Neutrophil infiltration during
zymosan peritonitis depends on
matrix metalloproteinase-9 (MMP-9) activity as it is impaired both in
MMP-9(-/-) and
gelatinase inhibitor-treated animals. The producer cells of MMP-9 and their relative contribution are not known. The aim of this study was to identify and compare the cellular sources, timing and intensity of MMP-9 induction by
zymosan in the murine peritoneal cavity. We detected MMP-9
mRNA in unstimulated peritoneal leukocytes and its levels increased after
zymosan administration.
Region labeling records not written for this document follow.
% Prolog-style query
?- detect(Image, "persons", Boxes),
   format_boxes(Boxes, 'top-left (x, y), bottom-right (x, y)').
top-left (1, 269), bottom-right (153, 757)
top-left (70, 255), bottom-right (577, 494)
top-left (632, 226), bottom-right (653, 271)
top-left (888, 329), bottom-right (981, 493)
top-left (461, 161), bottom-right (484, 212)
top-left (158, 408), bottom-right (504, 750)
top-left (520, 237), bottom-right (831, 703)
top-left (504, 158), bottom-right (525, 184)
To detect MMP-9 by flow cytometry, we selected and compared two specific
monoclonal antibodies. We show that MMP-9
protein was absent in control peritoneal macrophages, whereas already at 30min of
peritonitis almost all macrophages were producing the
enzyme. Conversely, MMP-9 was constitutively present in unstimulated mast cells. Macrophages turned out to be prevalent MMP-9 producers in the early phase of
peritonitis. During later stages macrophages kept the high expression of MMP-9 for at least 6h of
inflammation. In contrast, the early phase expression of MMP-9 by neutrophils was limited albeit the highest percentage of
MMP-9(+) neutrophils was observed at 2h but absolute numbers of the MMP-9 carrying neutrophils were low at that time. In contrast, during the late phase of
peritonitis neutrophils became major producers of MMP-9 as they numerously infiltrated peritoneum. In conclusion, the study reports detection of MMP-9 at the single-cell level during
peritonitis, demonstrates unexpectedly fast MMP-9 expression in macrophages and reveals quantitatively phase-specific contribution of mast cells, macrophages and neutrophils.